[Spatial reasoning records]
○ ○ ○

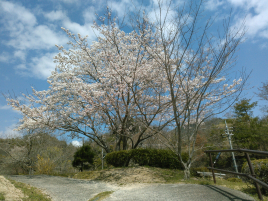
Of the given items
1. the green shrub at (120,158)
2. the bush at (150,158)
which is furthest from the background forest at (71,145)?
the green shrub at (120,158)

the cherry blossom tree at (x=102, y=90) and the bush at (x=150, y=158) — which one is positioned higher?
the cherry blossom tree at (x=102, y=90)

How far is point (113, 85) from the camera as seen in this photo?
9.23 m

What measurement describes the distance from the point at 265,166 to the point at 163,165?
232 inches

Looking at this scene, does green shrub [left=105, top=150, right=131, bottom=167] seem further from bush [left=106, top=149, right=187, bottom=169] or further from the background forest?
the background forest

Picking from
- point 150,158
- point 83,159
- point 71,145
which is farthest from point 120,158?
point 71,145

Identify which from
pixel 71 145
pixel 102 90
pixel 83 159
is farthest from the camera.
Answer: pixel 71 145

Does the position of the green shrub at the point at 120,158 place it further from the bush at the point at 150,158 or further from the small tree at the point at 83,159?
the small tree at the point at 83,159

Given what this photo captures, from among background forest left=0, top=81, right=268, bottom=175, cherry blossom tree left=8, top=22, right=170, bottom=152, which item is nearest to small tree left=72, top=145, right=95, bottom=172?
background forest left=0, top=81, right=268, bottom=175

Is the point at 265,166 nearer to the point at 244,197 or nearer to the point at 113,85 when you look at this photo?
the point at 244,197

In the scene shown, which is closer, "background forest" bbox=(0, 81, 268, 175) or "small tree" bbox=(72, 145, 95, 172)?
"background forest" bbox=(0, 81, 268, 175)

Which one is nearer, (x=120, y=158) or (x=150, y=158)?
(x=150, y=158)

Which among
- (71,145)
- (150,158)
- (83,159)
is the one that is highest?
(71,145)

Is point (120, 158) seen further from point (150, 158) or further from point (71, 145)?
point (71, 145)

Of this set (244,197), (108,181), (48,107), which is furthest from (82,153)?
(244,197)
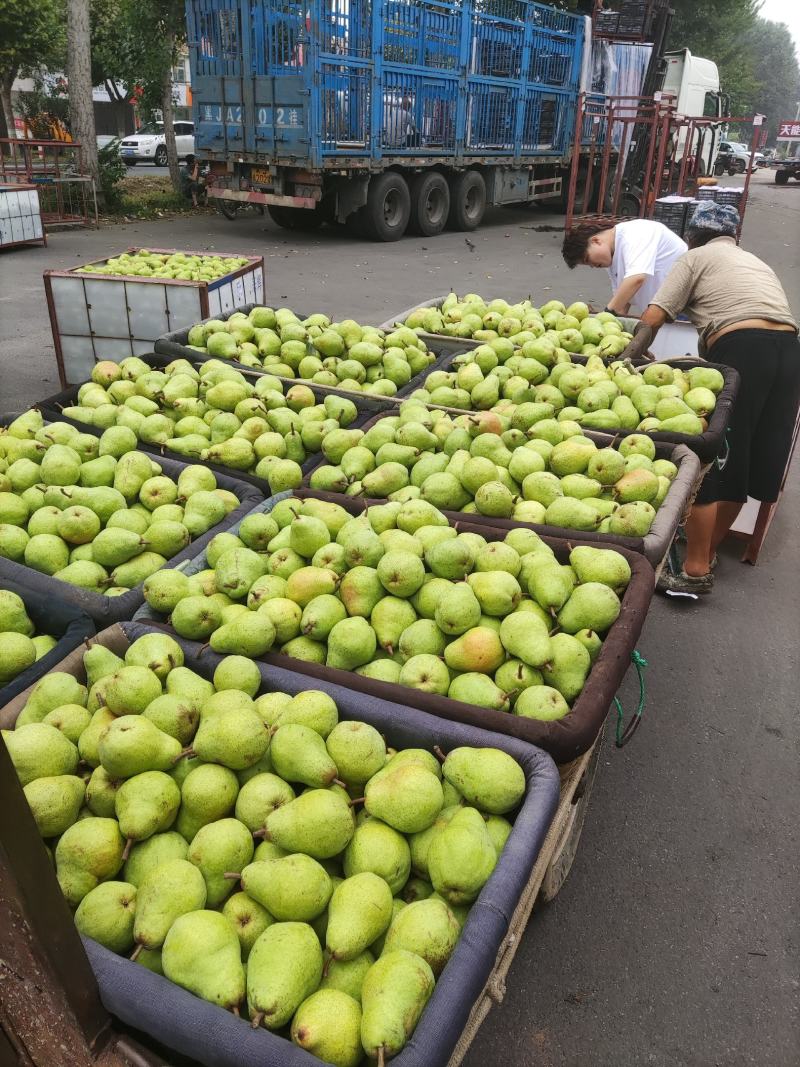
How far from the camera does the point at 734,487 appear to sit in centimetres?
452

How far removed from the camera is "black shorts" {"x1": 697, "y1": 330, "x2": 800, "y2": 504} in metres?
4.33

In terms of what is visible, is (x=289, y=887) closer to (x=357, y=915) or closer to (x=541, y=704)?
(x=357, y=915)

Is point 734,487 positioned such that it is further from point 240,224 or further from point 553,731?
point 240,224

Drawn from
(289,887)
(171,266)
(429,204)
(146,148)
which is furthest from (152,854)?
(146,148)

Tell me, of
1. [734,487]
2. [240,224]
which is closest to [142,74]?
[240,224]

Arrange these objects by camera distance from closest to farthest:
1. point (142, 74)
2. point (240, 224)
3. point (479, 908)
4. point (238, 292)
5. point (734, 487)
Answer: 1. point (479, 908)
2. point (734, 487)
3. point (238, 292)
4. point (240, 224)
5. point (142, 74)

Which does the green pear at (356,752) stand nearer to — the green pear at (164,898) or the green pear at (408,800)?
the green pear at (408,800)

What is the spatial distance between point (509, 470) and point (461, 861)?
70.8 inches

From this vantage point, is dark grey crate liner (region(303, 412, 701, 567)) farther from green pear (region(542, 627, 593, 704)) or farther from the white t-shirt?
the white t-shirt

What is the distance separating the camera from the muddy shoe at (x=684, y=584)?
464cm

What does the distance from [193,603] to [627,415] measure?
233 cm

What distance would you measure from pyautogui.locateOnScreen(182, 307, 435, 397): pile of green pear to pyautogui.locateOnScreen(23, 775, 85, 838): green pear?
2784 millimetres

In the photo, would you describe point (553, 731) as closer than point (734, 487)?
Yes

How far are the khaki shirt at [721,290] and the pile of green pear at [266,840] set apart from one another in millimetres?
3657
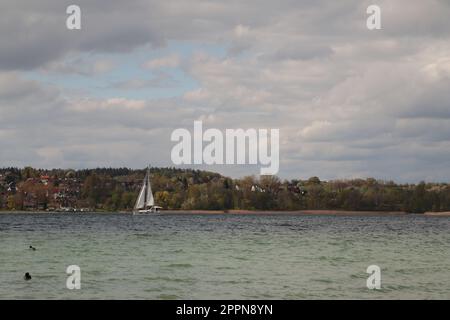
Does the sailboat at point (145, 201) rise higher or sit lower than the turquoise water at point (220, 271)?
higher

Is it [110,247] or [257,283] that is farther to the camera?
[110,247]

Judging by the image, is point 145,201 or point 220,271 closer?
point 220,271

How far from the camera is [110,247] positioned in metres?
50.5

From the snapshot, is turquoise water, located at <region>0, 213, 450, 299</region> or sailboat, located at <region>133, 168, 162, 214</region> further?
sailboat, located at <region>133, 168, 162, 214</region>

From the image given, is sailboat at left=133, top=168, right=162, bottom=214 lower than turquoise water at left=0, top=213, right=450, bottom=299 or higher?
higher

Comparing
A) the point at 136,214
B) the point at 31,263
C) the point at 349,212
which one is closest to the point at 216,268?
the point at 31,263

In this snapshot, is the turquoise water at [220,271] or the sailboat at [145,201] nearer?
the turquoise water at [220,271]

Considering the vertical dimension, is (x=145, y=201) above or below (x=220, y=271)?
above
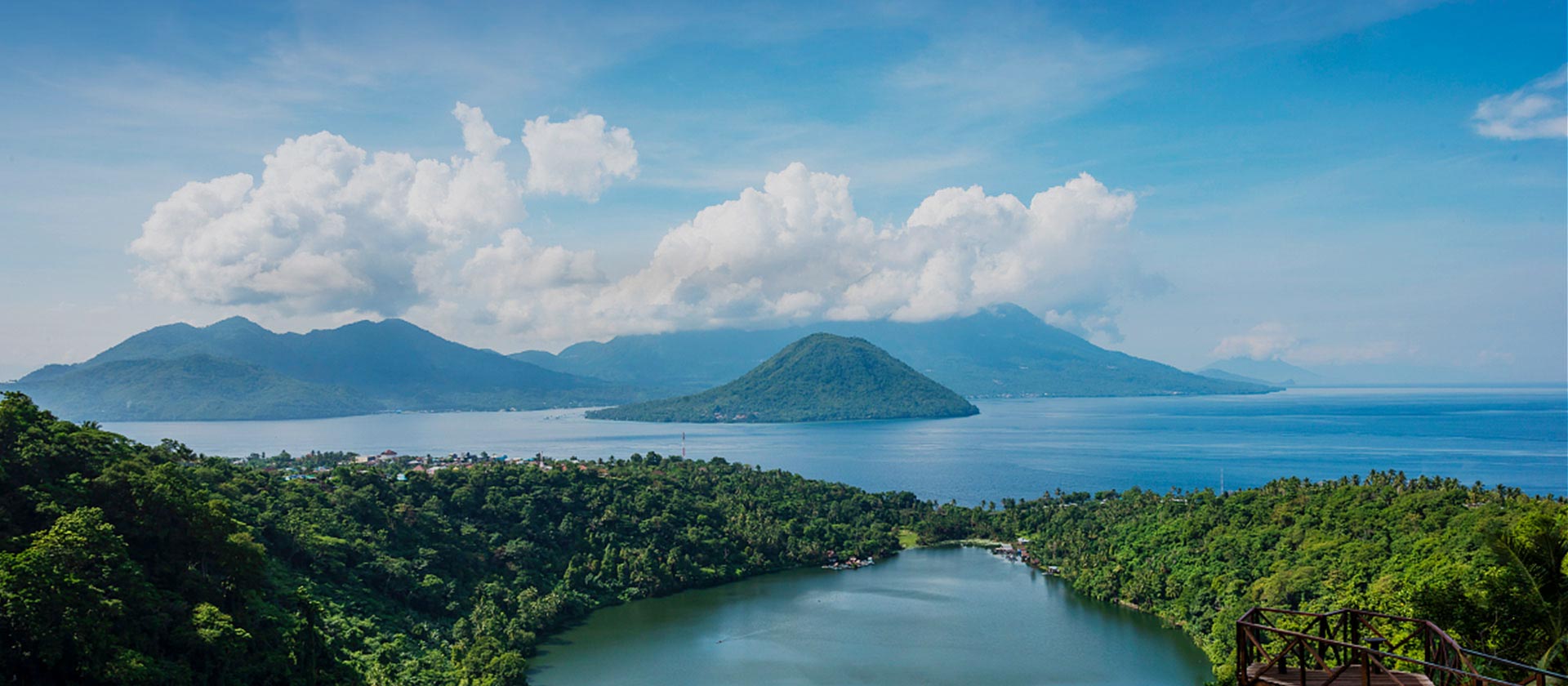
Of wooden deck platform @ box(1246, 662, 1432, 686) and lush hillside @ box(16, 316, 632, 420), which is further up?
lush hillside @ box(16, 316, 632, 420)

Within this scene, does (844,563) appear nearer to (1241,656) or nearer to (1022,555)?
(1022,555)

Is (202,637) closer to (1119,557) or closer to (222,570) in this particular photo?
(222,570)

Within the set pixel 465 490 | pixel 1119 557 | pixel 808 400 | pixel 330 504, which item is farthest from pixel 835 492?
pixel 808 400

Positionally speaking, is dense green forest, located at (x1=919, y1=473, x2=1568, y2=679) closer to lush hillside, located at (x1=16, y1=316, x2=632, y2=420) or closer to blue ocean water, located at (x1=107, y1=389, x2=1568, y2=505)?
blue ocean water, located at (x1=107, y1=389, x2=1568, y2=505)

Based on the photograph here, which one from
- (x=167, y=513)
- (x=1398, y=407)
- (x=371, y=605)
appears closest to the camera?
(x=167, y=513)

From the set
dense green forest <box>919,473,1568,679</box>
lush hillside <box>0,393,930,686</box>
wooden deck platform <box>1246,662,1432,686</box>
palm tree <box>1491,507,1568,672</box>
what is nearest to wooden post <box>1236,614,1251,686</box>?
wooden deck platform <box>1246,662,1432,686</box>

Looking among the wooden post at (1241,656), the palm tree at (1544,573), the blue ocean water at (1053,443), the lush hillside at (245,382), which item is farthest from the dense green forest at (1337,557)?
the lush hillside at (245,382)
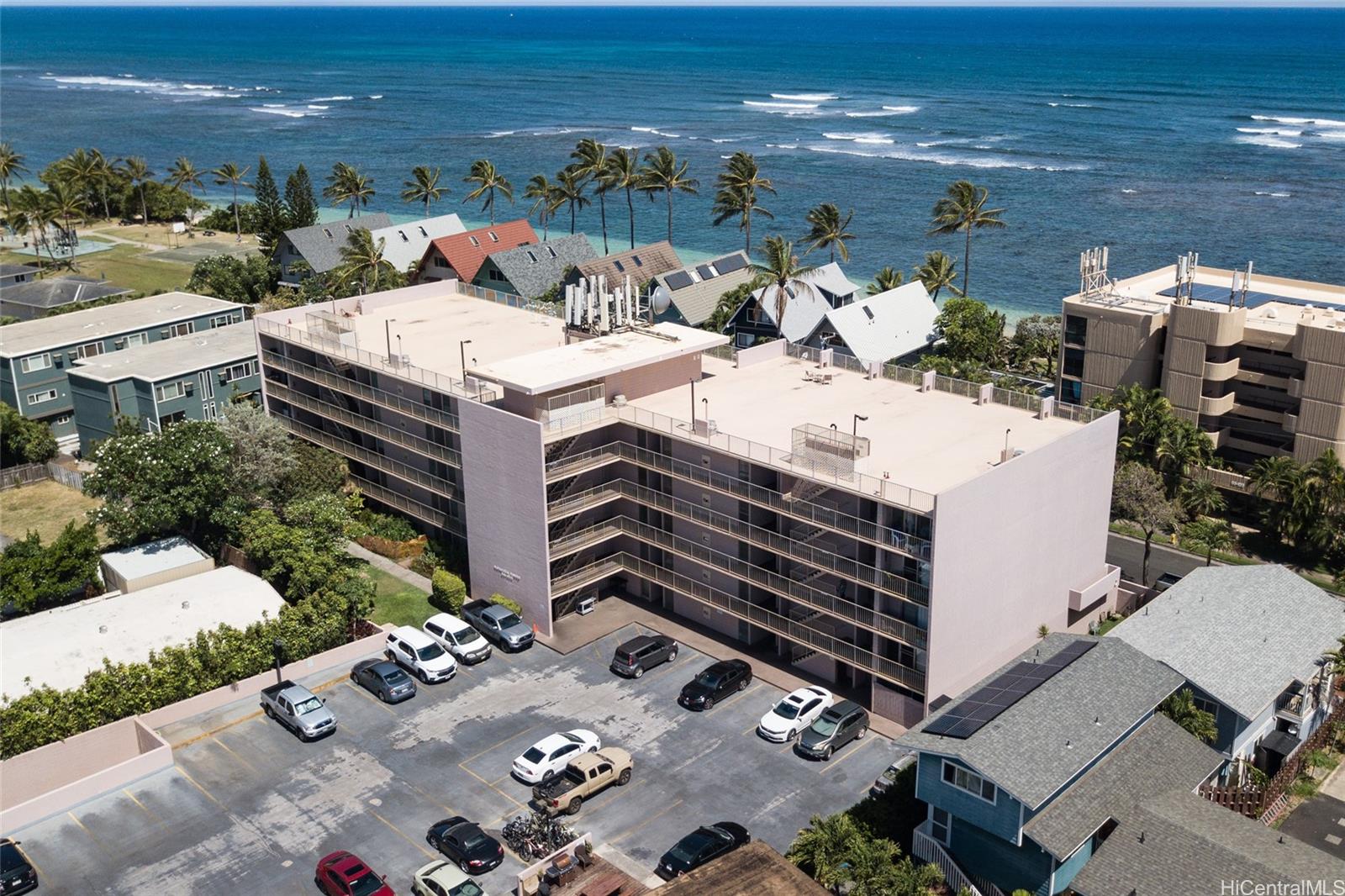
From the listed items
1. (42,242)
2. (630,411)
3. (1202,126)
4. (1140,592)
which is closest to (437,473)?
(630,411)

○ ○ ○

Your goal: Restate the listing above word for word, and skip the pictures.

Right answer:
Of the given items
1. the green shrub at (120,158)
2. the bush at (150,158)
which is furthest from the background forest at (71,145)?
the green shrub at (120,158)

the cherry blossom tree at (x=102, y=90) and the bush at (x=150, y=158) — which one is positioned higher?
the cherry blossom tree at (x=102, y=90)

How far is point (113, 85) from the camera as seen in this photo?
9.23 m

What measurement describes the distance from the point at 265,166 to the point at 163,165?
232 inches

Looking at this scene, does green shrub [left=105, top=150, right=131, bottom=167] seem further from bush [left=106, top=149, right=187, bottom=169] or further from the background forest?
the background forest

Picking from
- point 150,158
- point 83,159
- point 71,145
which is farthest from point 120,158?
point 71,145

Identify which from
pixel 71 145
pixel 102 90
pixel 83 159
is farthest from the camera.
Answer: pixel 71 145

Does the position of the green shrub at the point at 120,158 place it further from the bush at the point at 150,158 or further from the small tree at the point at 83,159?
the small tree at the point at 83,159

Given what this photo captures, from among background forest left=0, top=81, right=268, bottom=175, cherry blossom tree left=8, top=22, right=170, bottom=152, which item is nearest to small tree left=72, top=145, right=95, bottom=172?
background forest left=0, top=81, right=268, bottom=175

Is the point at 265,166 nearer to the point at 244,197 or nearer to the point at 113,85 when you look at this photo?
the point at 244,197

In the scene shown, which is closer, "background forest" bbox=(0, 81, 268, 175) or "small tree" bbox=(72, 145, 95, 172)?
"background forest" bbox=(0, 81, 268, 175)

Which one is nearer, (x=120, y=158) or (x=150, y=158)?
(x=150, y=158)

Which among
- (71,145)
- (150,158)
- (83,159)
is the one that is highest?
(71,145)

Is point (120, 158) seen further from point (150, 158) or further from point (71, 145)?
point (71, 145)

Of this set (244,197), (108,181), (48,107), which is furthest from (82,153)?
(244,197)
How far from the camera does the point at 734,487 appear to sit in centimetres?
452

How far removed from the camera is "black shorts" {"x1": 697, "y1": 330, "x2": 800, "y2": 504} in metres?
4.33

In terms of what is visible, is (x=289, y=887) closer to (x=357, y=915) or closer to (x=541, y=704)?
(x=357, y=915)

Is point 734,487 positioned such that it is further from point 240,224 or further from point 553,731?
point 240,224

Drawn from
(289,887)
(171,266)
(429,204)
(146,148)
which is furthest from (152,854)?
(146,148)

Tell me, of
1. [734,487]
2. [240,224]
which is closest to [142,74]?
[240,224]

Arrange these objects by camera distance from closest to farthest:
1. point (142, 74)
2. point (240, 224)
3. point (479, 908)
4. point (238, 292)
5. point (734, 487)
Answer: 1. point (479, 908)
2. point (734, 487)
3. point (238, 292)
4. point (240, 224)
5. point (142, 74)

Which does the green pear at (356,752) stand nearer to — the green pear at (164,898) or the green pear at (408,800)?
the green pear at (408,800)

What is the spatial distance between point (509, 470) and point (461, 861)?
70.8 inches

From this vantage point, is dark grey crate liner (region(303, 412, 701, 567)) farther from green pear (region(542, 627, 593, 704)) or farther from the white t-shirt?
the white t-shirt

What is the distance separating the camera from the muddy shoe at (x=684, y=584)?
464cm

What does the distance from [193,603] to [627,415] measure?
233 cm

What distance would you measure from pyautogui.locateOnScreen(182, 307, 435, 397): pile of green pear to pyautogui.locateOnScreen(23, 775, 85, 838): green pear?
2784 millimetres

In the photo, would you describe point (553, 731) as closer than point (734, 487)?
Yes

How far are the khaki shirt at [721,290] and the pile of green pear at [266,840] set apart from one another in millimetres?
3657
Does the sailboat at point (145, 201) rise higher or sit lower than the turquoise water at point (220, 271)?
higher

Is it [110,247] or [257,283] that is farther to the camera?
[110,247]

Judging by the image, is point 145,201 or point 220,271 closer?
point 220,271

How far from the camera is [110,247] positioned in metres?
50.5

From the snapshot, is turquoise water, located at <region>0, 213, 450, 299</region> or sailboat, located at <region>133, 168, 162, 214</region> further?
sailboat, located at <region>133, 168, 162, 214</region>

From the image given, is sailboat at left=133, top=168, right=162, bottom=214 lower than turquoise water at left=0, top=213, right=450, bottom=299 or higher?
higher

Comparing
A) the point at 136,214
B) the point at 31,263
C) the point at 349,212
which one is closest to the point at 216,268?
the point at 31,263

In this snapshot, is the turquoise water at [220,271] or the sailboat at [145,201] nearer?
the turquoise water at [220,271]

Considering the vertical dimension, is (x=145, y=201) above or below (x=220, y=271)?
above
Of wooden deck platform @ box(1246, 662, 1432, 686) and lush hillside @ box(16, 316, 632, 420), which is further up?
lush hillside @ box(16, 316, 632, 420)

Within this scene, does (844,563) appear nearer to (1241,656) or nearer to (1022,555)?
(1022,555)

Is (202,637) closer to (1119,557) or closer to (222,570) in this particular photo?
(222,570)

Within the set pixel 465 490 | pixel 1119 557 | pixel 808 400 | pixel 330 504, which item is farthest from pixel 835 492?
pixel 808 400

Positionally speaking, is dense green forest, located at (x1=919, y1=473, x2=1568, y2=679) closer to lush hillside, located at (x1=16, y1=316, x2=632, y2=420) or closer to blue ocean water, located at (x1=107, y1=389, x2=1568, y2=505)?
blue ocean water, located at (x1=107, y1=389, x2=1568, y2=505)

Based on the photograph here, which one from
- (x=167, y=513)
- (x=1398, y=407)
- (x=371, y=605)
appears closest to the camera?
(x=167, y=513)

From the set
dense green forest <box>919,473,1568,679</box>
lush hillside <box>0,393,930,686</box>
wooden deck platform <box>1246,662,1432,686</box>
palm tree <box>1491,507,1568,672</box>
what is nearest to wooden post <box>1236,614,1251,686</box>?
wooden deck platform <box>1246,662,1432,686</box>

Looking among the wooden post at (1241,656), the palm tree at (1544,573), the blue ocean water at (1053,443), the lush hillside at (245,382), which item is farthest from the dense green forest at (1337,557)?
the lush hillside at (245,382)
From the listed items
1. (42,242)
2. (630,411)
3. (1202,126)
4. (1140,592)
which is closest to (437,473)?
(630,411)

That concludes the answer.